*SUPPLIED PASSAGE*.
PyTorch Fundamentals

PyTorch is a tensor library plus an automatic differentiation system and neural-network module ecosystem. Most training code is a loop over batches: run the model, compute loss, backpropagate gradients, update weights, and evaluate.

Command Examples

python - <<'PY'
import torch
print(torch.__version__)
print(torch.cuda.is_available())
x = torch.randn(4, 8)
print(x.mean().item())
PY

Example output and meaning:

Command	Example output	What it does
`Python snippet`	PyTorch version, `True` or `False` for CUDA, and a numeric tensor mean.	Proves the framework imports, reports accelerator visibility, and executes tensor operations.

Core Objects

Object	Role
Tensor	N-dimensional numeric array with device and dtype.
`nn.Module`	Stateful model component containing parameters and submodules.
Parameter	Tensor registered as trainable model state.
Autograd graph	Dynamic graph PyTorch builds to compute gradients.
Loss	Scalar objective to minimize or maximize.
Optimizer	Updates parameters using gradients and optimizer state.
Dataset/DataLoader	Input examples and batching pipeline.
Checkpoint	Saved model, optimizer, scheduler, and training metadata.

Minimal Training Loop

import torch
from torch import nn

model = nn.Sequential(nn.Linear(10, 32), nn.ReLU(), nn.Linear(32, 1))
optimizer = torch.optim.AdamW(model.parameters(), lr=1e-3)
loss_fn = nn.MSELoss()

for features, target in dataloader:
    prediction = model(features)
    loss = loss_fn(prediction, target)
    optimizer.zero_grad(set_to_none=True)
    loss.backward()
    optimizer.step()

This pattern hides important details: device movement, dtype, gradient accumulation, clipping, evaluation mode, checkpointing, and reproducibility.

Training vs Evaluation

model.train()
# gradients and training-time module behavior

model.eval()
with torch.no_grad():
    prediction = model(batch)

train() and eval() change modules such as dropout and batch norm. torch.no_grad() disables gradient tracking for inference/evaluation.

Device and Dtype

device = "cuda" if torch.cuda.is_available() else "cpu"
model.to(device)
features = features.to(device)

All tensors participating in an operation must generally be on compatible devices. Mixed CPU/GPU tensors cause runtime errors or implicit slow paths.

Checkpointing

torch.save({
    "model": model.state_dict(),
    "optimizer": optimizer.state_dict(),
    "epoch": epoch,
}, "checkpoint.pt")

Save enough state to resume or audit the run: architecture config, weights, optimizer, scheduler, tokenizer/preprocessor, random seeds, dataset version, and metrics.

*WHAT THE TASK REQUIRES*.
What does torch.no_grad() do, according to the PyTorch fundamentals page? The material after this point is not needed for the exercise.

*INFORMATION SHOWN*.
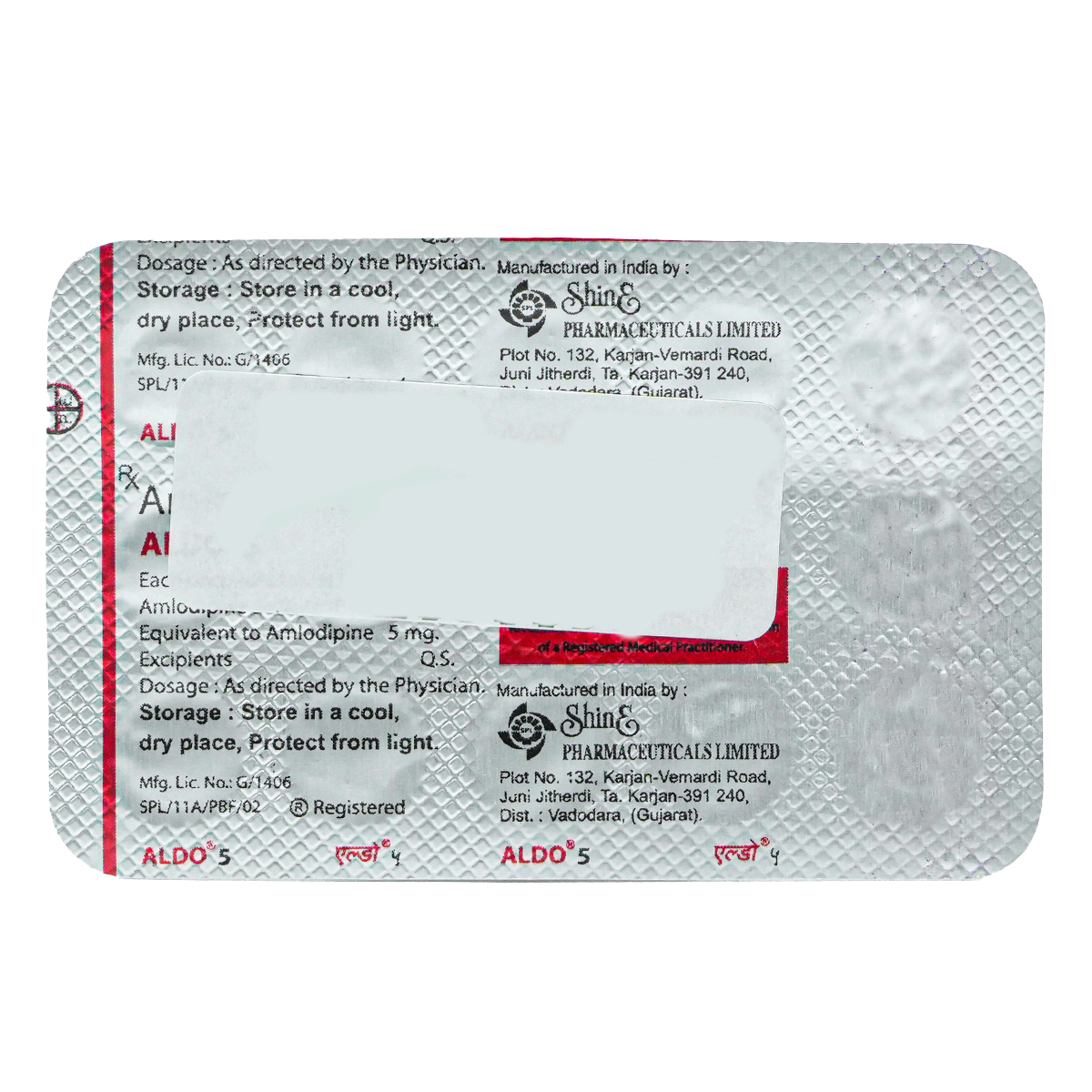 Aldo-5 Tablet 15's, Pack of 15 TABLETS Aldo-5 Tablet 15's, Pack of 15 TABLETS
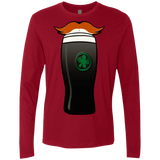 T-Shirts Cardinal / Small Luck of The Irish Men's Premium Long Sleeve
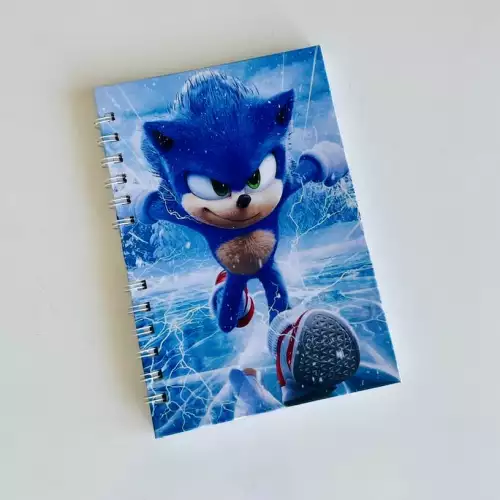 Cuaderno infantil Sonic 70 hojas argolla doble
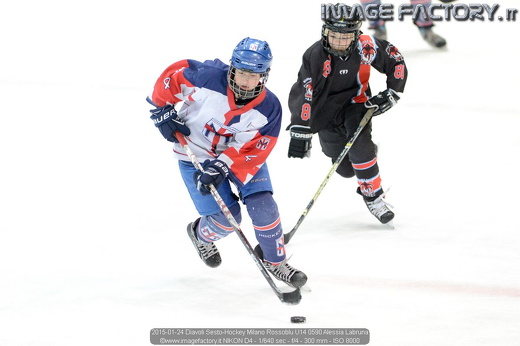 2015-01-24 Diavoli Sesto-Hockey Milano Rossoblu U14 0590 Alessia Labruna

*PROBLEM SOLUTION*.
It disables gradient tracking for inference and evaluation.